We have a responsibility to use engineering talent to stop carbon being released into the atmosphere and to remove what’s already there. The North Sea better do it quickly or it will face the future like a dinosaur observing a fast-approaching space object. Not only are we seeing a rapid decline in appetite for oil and gas projects, but also UN climate predictions suggest we need to reduce the carbon in our atmosphere by a compounded 7.6% annually for the next decade.
It is not responsible to argue that the world can yet do without hydrocarbons nor that we should stop producing all domestic reserves and rely on unstable regimes with questionable environmental records to sell us energy no questions asked. We must use our expertise, our resources, and our ethical standards to ensure an orderly, rapid and just transition with the utmost respect for the consequences of our actions.
All is not lost for the North Sea, however, because it is here investors access reservoirs. Reservoirs of hydrocarbons, reservoirs to store carbon dioxide, reservoirs of legacy infrastructure and reservoirs of engineering talent. It is our responsibility to organise these into projects that demonstrate rapidly reducing carbon impact. The financial markets will dictate, and those who move quickly will be rewarded at the expense of those who stand still.
The world is shifting towards electric energy as it can be created cleanly. For more than a decade Xodus has advised the renewables sector, including on offshore generation and plant electrification. However, in some applications – such as shipping, heavy haulage, smelting and heating – the power density, transmission cost and weight of hydrogen provides advantages over battery charging and HVDC cables, especially if existing infrastructure can be re-deployed. The expertise in generation, containment, transmission, compression, and combustion developed by the oil and gas industry is directly applicable.
No scenario for reduced emissions currently eliminates the need for removing carbon dioxide from the air. How and where it is captured is one part of the puzzle, the other is where it should be stored. One solution is to put it back where it came from – into depleted oil and gas reservoirs. Doing this can delay the decommissioning of infrastructure and create an economic benefit to asset owners, which reduces the net cost to capture and store carbon.

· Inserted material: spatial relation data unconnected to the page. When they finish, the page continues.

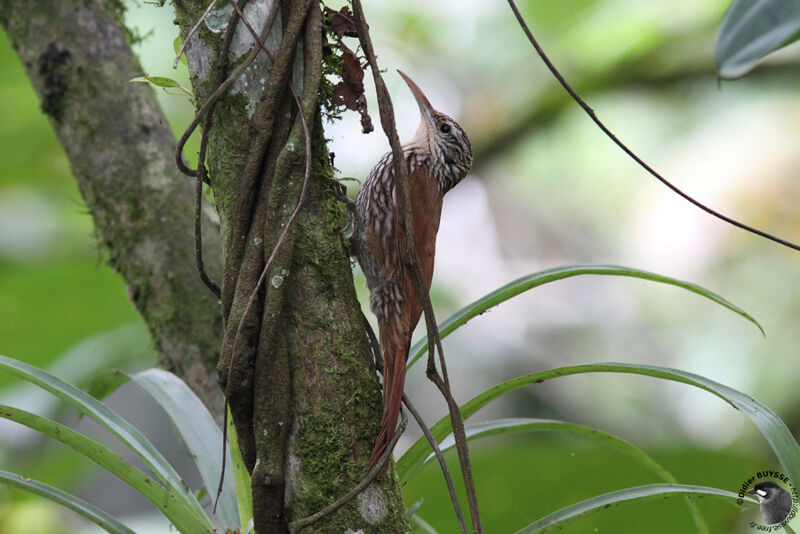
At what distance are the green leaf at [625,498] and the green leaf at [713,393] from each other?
0.16 metres

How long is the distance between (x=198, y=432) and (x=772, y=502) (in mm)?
1016

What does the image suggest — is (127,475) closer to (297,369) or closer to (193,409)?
(193,409)

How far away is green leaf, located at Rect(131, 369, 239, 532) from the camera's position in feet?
4.58

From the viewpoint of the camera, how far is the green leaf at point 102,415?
1233 mm

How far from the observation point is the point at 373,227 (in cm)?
186

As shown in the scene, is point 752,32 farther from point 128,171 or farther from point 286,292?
point 128,171

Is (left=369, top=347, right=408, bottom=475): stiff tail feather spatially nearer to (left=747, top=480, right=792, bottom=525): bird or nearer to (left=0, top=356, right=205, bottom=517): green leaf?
(left=0, top=356, right=205, bottom=517): green leaf

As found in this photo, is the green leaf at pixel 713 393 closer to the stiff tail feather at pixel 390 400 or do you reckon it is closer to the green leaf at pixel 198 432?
the stiff tail feather at pixel 390 400

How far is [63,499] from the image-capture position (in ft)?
3.96

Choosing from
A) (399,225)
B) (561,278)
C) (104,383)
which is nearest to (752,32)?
(561,278)

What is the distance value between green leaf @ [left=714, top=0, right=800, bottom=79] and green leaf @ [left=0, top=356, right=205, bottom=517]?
113 centimetres

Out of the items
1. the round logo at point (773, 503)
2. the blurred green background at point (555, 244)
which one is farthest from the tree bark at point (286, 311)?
the blurred green background at point (555, 244)

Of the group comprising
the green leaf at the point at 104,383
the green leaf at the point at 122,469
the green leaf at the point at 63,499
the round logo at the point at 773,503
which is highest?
the green leaf at the point at 104,383

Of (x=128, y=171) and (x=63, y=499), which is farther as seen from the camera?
(x=128, y=171)
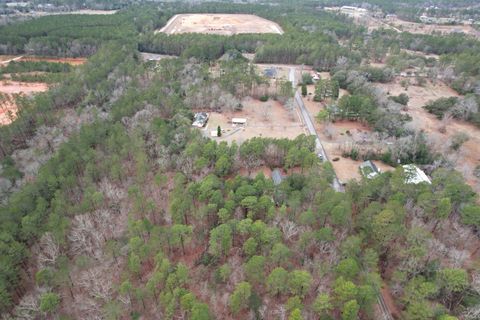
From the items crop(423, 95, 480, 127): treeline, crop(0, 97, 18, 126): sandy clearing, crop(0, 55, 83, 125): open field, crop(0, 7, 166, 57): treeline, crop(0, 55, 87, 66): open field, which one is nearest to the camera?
crop(423, 95, 480, 127): treeline

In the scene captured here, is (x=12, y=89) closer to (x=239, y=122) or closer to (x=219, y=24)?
(x=239, y=122)

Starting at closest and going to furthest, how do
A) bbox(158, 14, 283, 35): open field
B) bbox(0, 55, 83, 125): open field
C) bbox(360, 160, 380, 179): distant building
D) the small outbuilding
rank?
bbox(360, 160, 380, 179): distant building → the small outbuilding → bbox(0, 55, 83, 125): open field → bbox(158, 14, 283, 35): open field

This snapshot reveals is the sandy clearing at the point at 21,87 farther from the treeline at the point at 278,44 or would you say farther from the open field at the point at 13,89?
the treeline at the point at 278,44

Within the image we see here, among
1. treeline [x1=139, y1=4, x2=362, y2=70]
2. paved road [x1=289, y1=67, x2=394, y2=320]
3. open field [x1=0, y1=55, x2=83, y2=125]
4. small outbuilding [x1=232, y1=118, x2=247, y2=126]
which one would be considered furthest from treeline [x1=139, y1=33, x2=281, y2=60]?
small outbuilding [x1=232, y1=118, x2=247, y2=126]

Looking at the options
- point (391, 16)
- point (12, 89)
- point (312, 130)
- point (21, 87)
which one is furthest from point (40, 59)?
point (391, 16)

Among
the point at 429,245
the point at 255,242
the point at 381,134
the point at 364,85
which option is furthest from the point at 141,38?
the point at 429,245

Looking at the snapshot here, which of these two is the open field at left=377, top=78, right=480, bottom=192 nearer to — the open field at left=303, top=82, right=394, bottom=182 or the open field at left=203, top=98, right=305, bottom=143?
the open field at left=303, top=82, right=394, bottom=182

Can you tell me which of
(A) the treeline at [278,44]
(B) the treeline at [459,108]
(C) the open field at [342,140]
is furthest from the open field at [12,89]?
(B) the treeline at [459,108]

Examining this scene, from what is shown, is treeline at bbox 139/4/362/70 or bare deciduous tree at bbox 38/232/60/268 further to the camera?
treeline at bbox 139/4/362/70

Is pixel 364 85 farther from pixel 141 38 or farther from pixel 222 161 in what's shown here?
pixel 141 38
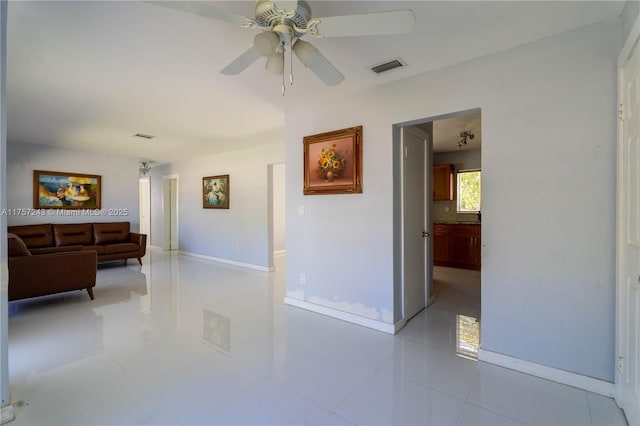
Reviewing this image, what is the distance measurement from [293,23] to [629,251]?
88.0 inches

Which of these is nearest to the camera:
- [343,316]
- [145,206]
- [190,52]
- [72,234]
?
[190,52]

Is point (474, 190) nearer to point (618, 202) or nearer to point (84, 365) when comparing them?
point (618, 202)

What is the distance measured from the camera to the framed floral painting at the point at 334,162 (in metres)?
2.96

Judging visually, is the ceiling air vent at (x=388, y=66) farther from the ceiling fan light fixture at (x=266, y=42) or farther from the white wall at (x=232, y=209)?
the white wall at (x=232, y=209)

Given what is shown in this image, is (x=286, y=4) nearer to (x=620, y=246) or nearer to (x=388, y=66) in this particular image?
(x=388, y=66)

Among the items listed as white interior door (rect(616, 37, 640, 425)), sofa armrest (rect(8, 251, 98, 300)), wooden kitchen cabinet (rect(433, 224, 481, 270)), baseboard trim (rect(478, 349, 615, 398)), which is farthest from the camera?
wooden kitchen cabinet (rect(433, 224, 481, 270))

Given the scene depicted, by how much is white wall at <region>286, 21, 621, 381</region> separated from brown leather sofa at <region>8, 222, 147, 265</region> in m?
5.53

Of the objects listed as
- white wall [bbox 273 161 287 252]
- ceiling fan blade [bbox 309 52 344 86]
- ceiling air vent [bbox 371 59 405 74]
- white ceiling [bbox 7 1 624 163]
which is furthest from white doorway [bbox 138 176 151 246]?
ceiling fan blade [bbox 309 52 344 86]

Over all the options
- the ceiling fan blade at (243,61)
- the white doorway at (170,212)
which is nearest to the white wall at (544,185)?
the ceiling fan blade at (243,61)

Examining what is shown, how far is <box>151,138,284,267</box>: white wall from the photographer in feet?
18.4

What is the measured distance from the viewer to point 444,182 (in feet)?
19.7

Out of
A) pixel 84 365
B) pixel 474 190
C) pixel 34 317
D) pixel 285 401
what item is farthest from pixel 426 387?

Carbon will become expensive and difficult to handle (think asbestos) – the cost of responsible disposal will need to be factored into industrial and domestic settings. Rightly, society will soon make it unacceptable to ‘fly tip’ carbon into the atmosphere. How to price carbon and by doing so send clear signals on the business opportunity in carbon reduction is vital.
The UK ETS carbon emissions trading scheme is expected to launch this month. The UK Government has an opportunity to send clear price signals to investors via policy by setting a minimum price floor for each tonne of emitted carbon – recent EU ETS prices imply £40-45 per tonne would be a sensible starting point, given recent EU ETS price signals. This price could be revised periodically. There is a temptation to assume that the cap-and-trade market mechanism in the scheme will find the ‘right’ price. Similar arguments were made against introducing a minimum wage in the UK. All sides of the UK political spectrum now agree it was the right thing to do. Markets are not good at pricing certain externalities – especially climate risk where the effects are cumulative and thus harder to estimate.
In addition to effective carbon pricing mechanisms and policies to support, comes the need to manage ‘carbon leakage’. This occurs when polluting activities in the production of goods, are transferred or encouraged in countries where carbon policy is lax, to the unfair detriment, of countries with emissions taxes. In an effort to lessen carbon leakage, a carbon-based adjustment mechanism or “CBAM” involving carbon tariffs and or taxes at borders, as goods flow across those borders, is required.
This is particularly true when considering North Sea gas and potential alternative sources of supply originating from other parts of the world.
In all cases, the same themes emerge: engineers will play a vital role in saving our environment; all new projects must clearly understand their carbon impact; and financiers must be bold to not reject all carbon producing projects – but invest to minimise and remove carbon and understand their carbon risk exposure. We have the opportunity right now to think differently about carbon pricing, policy and tools for carbon flows across borders. This will provide clear incentives for investment to make a positive and lasting impact for the good of all humanity.